# Need some tips - Driving.Woods.



## scseano (Jul 14, 2011)

Here's a video to my current swing.
‪golf swing‬‏ - YouTube

My problem is mainly off the tee i'm pretty good with my irons chipping and putting so getting off the tee is damaging my game.

Notice how i hit the ground with the drive? Chances are on the course , i'm going to sky the ball. I recently changed by swing , a few months back it was the opposite , i wouldn't get any height at all , but i would hit the sweet spot , my swing was too tight and rigid so i loosened it and made it wider.

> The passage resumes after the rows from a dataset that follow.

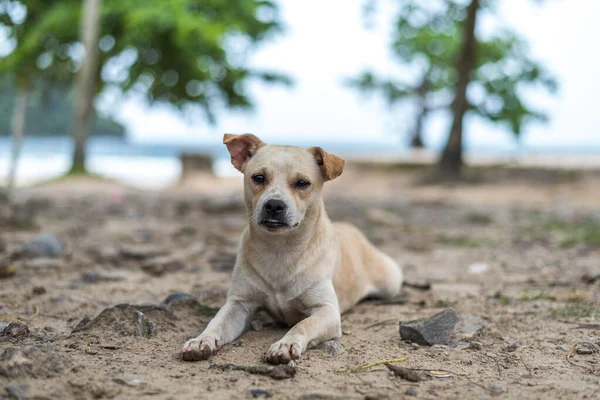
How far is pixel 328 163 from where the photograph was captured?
399 cm

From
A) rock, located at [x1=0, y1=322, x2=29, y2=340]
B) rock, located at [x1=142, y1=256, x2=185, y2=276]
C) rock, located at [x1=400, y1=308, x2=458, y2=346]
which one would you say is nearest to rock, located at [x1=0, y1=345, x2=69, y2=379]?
rock, located at [x1=0, y1=322, x2=29, y2=340]

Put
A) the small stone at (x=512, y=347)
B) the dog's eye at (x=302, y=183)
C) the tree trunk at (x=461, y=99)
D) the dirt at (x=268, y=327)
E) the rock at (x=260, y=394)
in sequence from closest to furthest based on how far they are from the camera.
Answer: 1. the rock at (x=260, y=394)
2. the dirt at (x=268, y=327)
3. the small stone at (x=512, y=347)
4. the dog's eye at (x=302, y=183)
5. the tree trunk at (x=461, y=99)

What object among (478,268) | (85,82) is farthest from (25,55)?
(478,268)

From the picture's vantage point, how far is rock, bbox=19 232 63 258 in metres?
5.99

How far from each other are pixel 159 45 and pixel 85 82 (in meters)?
2.67

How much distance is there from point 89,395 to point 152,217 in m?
7.07

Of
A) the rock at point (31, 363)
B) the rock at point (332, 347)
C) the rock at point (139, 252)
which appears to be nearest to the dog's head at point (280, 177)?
the rock at point (332, 347)

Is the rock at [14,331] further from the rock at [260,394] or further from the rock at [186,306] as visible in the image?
the rock at [260,394]

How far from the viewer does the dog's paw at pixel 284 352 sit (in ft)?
10.5

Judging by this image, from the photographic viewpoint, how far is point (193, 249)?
6.77m

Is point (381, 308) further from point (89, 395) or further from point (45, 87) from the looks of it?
point (45, 87)

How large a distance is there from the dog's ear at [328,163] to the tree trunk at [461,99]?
41.4 ft

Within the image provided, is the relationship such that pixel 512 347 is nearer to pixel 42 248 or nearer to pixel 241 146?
pixel 241 146

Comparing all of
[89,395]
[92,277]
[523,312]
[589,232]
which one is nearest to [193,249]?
[92,277]
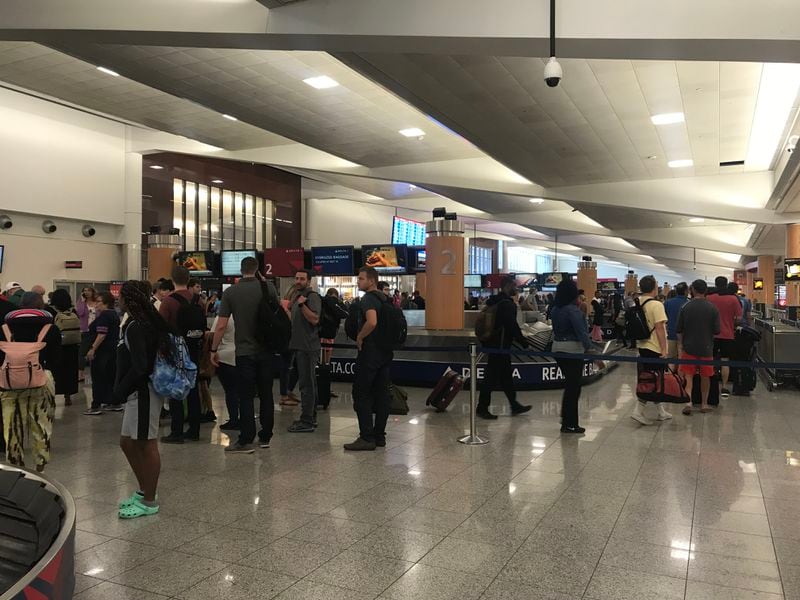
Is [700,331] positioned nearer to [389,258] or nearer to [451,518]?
[451,518]

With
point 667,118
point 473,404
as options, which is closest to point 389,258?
point 667,118

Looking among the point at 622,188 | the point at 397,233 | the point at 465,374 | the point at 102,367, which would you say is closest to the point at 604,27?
the point at 465,374

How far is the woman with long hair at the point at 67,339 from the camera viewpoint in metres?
7.36

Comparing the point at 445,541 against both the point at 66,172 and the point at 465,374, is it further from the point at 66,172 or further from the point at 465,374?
the point at 66,172

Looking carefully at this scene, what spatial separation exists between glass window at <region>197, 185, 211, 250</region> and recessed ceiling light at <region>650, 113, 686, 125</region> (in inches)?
667

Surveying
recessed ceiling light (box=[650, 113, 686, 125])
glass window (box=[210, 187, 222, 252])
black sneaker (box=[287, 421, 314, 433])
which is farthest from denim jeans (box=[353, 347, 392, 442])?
glass window (box=[210, 187, 222, 252])

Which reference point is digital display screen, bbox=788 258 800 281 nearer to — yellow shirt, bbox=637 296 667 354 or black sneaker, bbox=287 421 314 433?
yellow shirt, bbox=637 296 667 354

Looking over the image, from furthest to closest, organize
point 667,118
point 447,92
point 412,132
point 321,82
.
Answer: point 412,132, point 321,82, point 667,118, point 447,92

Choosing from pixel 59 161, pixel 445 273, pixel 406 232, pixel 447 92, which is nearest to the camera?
pixel 447 92

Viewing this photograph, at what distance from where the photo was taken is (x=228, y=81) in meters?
11.2

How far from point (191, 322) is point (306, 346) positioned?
1.24 meters

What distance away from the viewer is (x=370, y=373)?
605 centimetres

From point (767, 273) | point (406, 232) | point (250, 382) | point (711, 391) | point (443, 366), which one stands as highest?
point (406, 232)

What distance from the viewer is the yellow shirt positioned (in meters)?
7.37
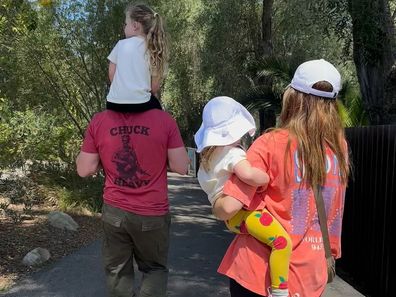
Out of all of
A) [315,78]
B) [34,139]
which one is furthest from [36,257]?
[315,78]

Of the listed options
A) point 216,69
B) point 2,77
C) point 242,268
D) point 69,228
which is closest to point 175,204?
point 69,228

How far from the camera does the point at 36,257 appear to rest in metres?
5.99

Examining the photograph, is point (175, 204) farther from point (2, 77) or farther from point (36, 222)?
point (2, 77)

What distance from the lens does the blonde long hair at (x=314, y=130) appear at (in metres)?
2.17

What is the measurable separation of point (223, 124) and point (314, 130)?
41 centimetres

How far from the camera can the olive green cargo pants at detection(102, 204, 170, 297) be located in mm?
3002

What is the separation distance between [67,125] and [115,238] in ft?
31.0

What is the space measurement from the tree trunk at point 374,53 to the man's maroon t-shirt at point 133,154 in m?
4.09

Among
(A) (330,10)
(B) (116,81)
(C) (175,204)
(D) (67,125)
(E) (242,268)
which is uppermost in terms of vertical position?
(A) (330,10)

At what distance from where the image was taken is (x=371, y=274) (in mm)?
5551

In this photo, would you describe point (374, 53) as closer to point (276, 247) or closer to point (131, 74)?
point (131, 74)

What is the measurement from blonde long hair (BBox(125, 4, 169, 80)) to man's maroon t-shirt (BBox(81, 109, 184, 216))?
1.02ft

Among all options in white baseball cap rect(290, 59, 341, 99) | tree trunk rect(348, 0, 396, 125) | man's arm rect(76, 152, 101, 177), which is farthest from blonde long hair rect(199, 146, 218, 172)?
tree trunk rect(348, 0, 396, 125)

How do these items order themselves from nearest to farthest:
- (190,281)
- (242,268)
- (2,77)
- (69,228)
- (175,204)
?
(242,268) → (190,281) → (2,77) → (69,228) → (175,204)
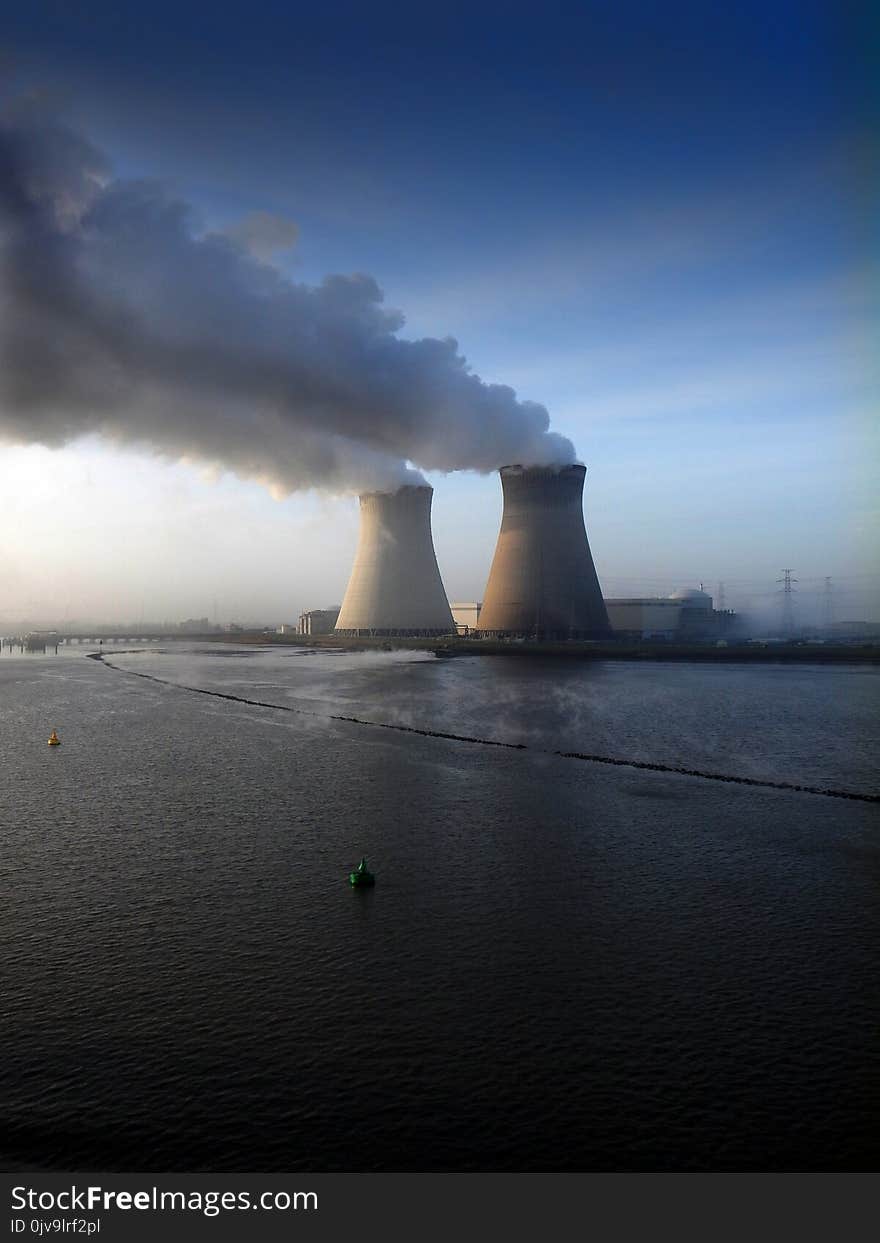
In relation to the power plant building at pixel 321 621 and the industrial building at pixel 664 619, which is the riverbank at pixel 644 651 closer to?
the industrial building at pixel 664 619

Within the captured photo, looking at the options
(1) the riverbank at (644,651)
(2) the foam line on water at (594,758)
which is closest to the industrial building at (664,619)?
(1) the riverbank at (644,651)

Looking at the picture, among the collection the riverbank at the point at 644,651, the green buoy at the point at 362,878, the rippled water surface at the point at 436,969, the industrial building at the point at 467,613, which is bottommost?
the rippled water surface at the point at 436,969

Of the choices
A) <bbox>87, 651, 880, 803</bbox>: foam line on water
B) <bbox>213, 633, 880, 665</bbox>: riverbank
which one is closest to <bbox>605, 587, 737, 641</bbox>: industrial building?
<bbox>213, 633, 880, 665</bbox>: riverbank

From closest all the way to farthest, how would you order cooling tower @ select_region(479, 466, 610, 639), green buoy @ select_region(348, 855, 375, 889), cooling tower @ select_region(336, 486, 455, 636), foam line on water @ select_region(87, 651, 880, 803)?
green buoy @ select_region(348, 855, 375, 889), foam line on water @ select_region(87, 651, 880, 803), cooling tower @ select_region(479, 466, 610, 639), cooling tower @ select_region(336, 486, 455, 636)

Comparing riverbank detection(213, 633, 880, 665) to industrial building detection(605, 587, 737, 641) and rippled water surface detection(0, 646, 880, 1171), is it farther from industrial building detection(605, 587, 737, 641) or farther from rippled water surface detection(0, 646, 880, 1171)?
rippled water surface detection(0, 646, 880, 1171)

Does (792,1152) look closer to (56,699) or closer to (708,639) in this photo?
(56,699)
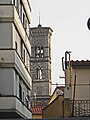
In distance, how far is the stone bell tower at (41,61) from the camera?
336ft

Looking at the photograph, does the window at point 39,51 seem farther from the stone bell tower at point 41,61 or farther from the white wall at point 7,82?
the white wall at point 7,82

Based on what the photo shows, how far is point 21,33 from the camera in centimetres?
3356

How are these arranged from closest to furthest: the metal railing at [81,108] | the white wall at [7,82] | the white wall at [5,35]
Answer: the metal railing at [81,108] → the white wall at [7,82] → the white wall at [5,35]

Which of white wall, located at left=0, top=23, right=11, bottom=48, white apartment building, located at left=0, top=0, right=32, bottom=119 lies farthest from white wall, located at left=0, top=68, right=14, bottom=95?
white wall, located at left=0, top=23, right=11, bottom=48

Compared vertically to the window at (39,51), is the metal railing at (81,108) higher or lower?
lower

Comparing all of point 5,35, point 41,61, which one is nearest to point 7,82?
point 5,35

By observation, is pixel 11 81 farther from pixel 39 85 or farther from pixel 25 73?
pixel 39 85

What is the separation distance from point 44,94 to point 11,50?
73271mm

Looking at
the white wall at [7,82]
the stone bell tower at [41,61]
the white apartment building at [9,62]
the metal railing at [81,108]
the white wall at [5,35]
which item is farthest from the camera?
the stone bell tower at [41,61]

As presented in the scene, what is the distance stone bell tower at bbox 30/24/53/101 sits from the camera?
10256 cm

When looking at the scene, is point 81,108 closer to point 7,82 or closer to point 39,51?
point 7,82

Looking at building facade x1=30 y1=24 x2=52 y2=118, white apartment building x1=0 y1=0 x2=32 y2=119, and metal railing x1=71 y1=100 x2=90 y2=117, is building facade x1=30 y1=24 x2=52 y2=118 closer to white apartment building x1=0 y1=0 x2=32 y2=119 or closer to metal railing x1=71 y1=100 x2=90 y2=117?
white apartment building x1=0 y1=0 x2=32 y2=119

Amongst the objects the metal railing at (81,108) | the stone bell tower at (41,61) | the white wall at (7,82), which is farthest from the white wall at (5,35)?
the stone bell tower at (41,61)

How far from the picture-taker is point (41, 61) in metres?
105
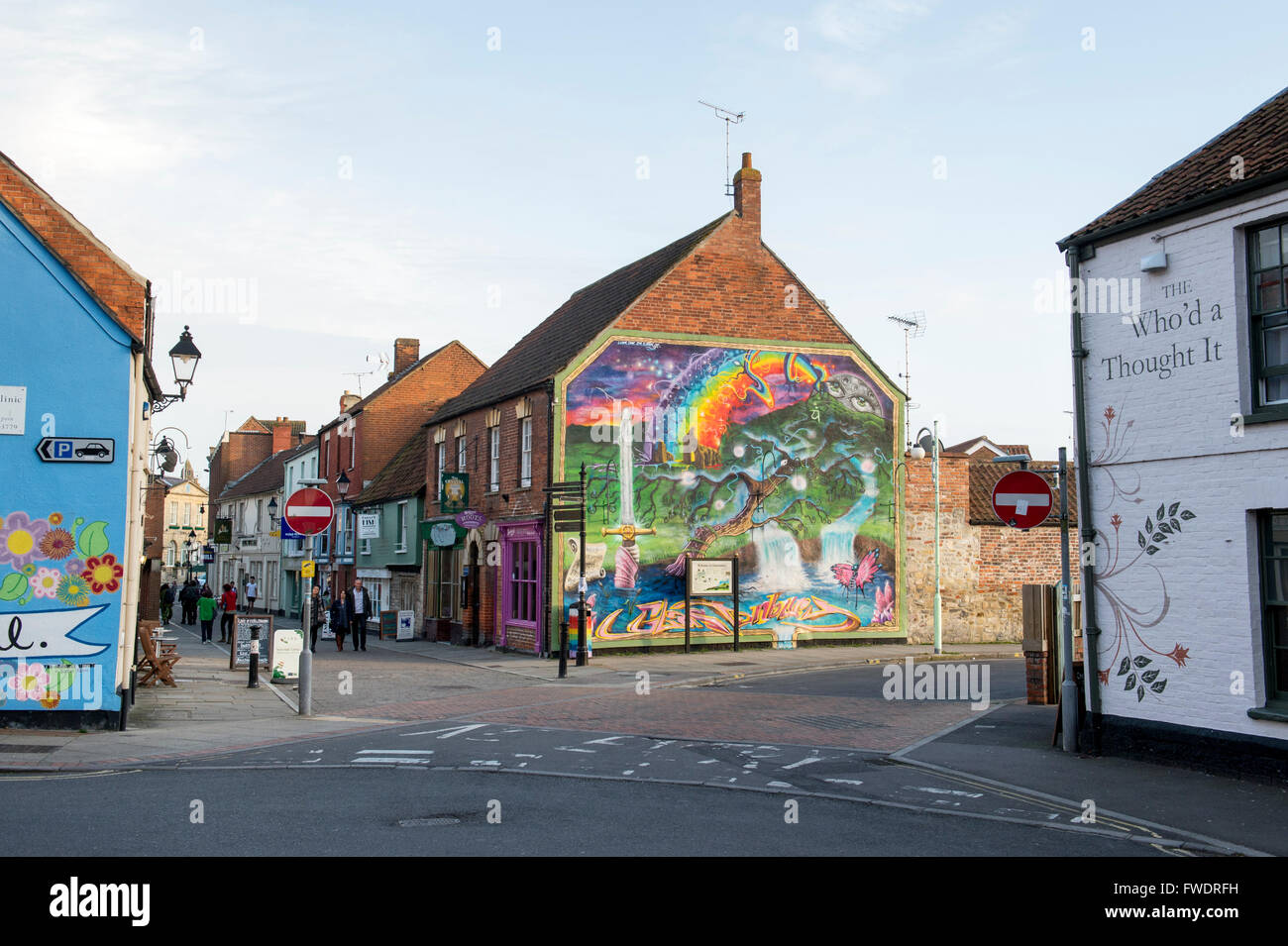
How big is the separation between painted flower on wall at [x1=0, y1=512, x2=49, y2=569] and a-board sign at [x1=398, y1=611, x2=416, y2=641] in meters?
23.5

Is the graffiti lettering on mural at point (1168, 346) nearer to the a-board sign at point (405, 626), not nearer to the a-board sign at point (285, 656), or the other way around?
the a-board sign at point (285, 656)

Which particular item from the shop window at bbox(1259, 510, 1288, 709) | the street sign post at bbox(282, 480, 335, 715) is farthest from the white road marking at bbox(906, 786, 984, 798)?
the street sign post at bbox(282, 480, 335, 715)

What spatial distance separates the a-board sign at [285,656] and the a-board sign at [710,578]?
9442 millimetres

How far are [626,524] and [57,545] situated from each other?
14714 millimetres

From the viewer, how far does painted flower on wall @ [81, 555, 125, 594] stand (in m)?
14.5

I also tend to get a slight slice with my woods , more of a fade but very uncontrollable , so i prefer to call it a slice , because it ALWAYS ends up right of where i'm aiming.
Any help is appreciated , it's becoming very frustrating.
Thanks.
Seán.


----------



## Big Hobbit (Nov 2, 2010)

Your first move on the back swing is to take the club a little outside the line, creating an out to in swing = slice. The club face looks open = slice. And your grip looks to be too far around to the right, which gives you a strong grip = a draw/hook.

Good rhythm/tempo, and a good extension through the hitting area. Not a bad swing, just a couple of basics need a tweak.


----------



## scseano (Jul 14, 2011)

Thanks , i went for another round this evening and improved quite dramatically , i'm hitting it alot straighter and feel more confident and comfortable with the swing.


----------